You will not regret your visit!
The Great Wall of Los Angeles is located in the Tujunga Wash Flood Control Channel (LA River) in the San Fernando Valley – Studio City / Valley Glen.
Near LA Valley College and Grant High School
North of the Ventura Freeway (101), between the 405 and 170.
From the 101, Exit on Coldwater Canyon Ave. and head North.
The Great Wall is on Coldwater Canyon Avenue between Burbank Blvd. and Oxnard St.
Park along the street and walk the 1/2 mile mural and enjoy!
The Great Wall production has always been a collaborative project. The first step has always been to create compelling metaphors and interpretations of the American History and particularly the California History.
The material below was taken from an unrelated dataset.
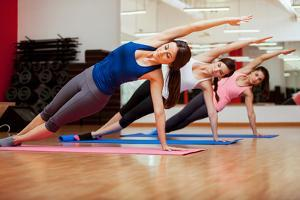 Side Plank Yoga Pose by Three Women by AntonioDiaz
After the proposal of various concepts and proposals, the final draft has been extracted and used to start the next section of the mural.
Please review our past interactive submissions and get inspired.
Audience Participation: Metaphor Gathering
1. What is a metaphor that, for you, defines one of the last four decades of the 20th century?
2. What is an art work from one of the last four decades that symbolizes for you the spirit of that time?
From Serg Hernandez
A once proud Aztec people now work as gardeners blowing leaves and grass.
Anonymous from Stanford University:
“An artist who represents the 80’s: JEFF KOONS’ image of Michael Jackson and Bubbles which captures the cult of celebrity, materialism, pop culture, all relevant during the Reganomics 80’s.”
From S.A. Beckman
By collaging images taken from cold-war era and contemporary magazines, I attempt to reveal sexism, conformity, consumer appetite, and the denial of dysfunction as underlying the media’s construction of the American family.
From the Community Arts Center in Los Angeles
First of all – great idea!! Keep it up SPARC !!!!
What comes to mind, briefly, is the NEA shenanigans and Karen Finley, the “Piss Christ”, of Andre Serrano. Censorship and cultural co-opting by a select few deemed reverent by the art community.
What also comes to mind are cultural incidents that have come to define our Americanism: Rodney King, the dragging and decapitating of an African-American man, the killing of Andrew Sheppard, and MTV.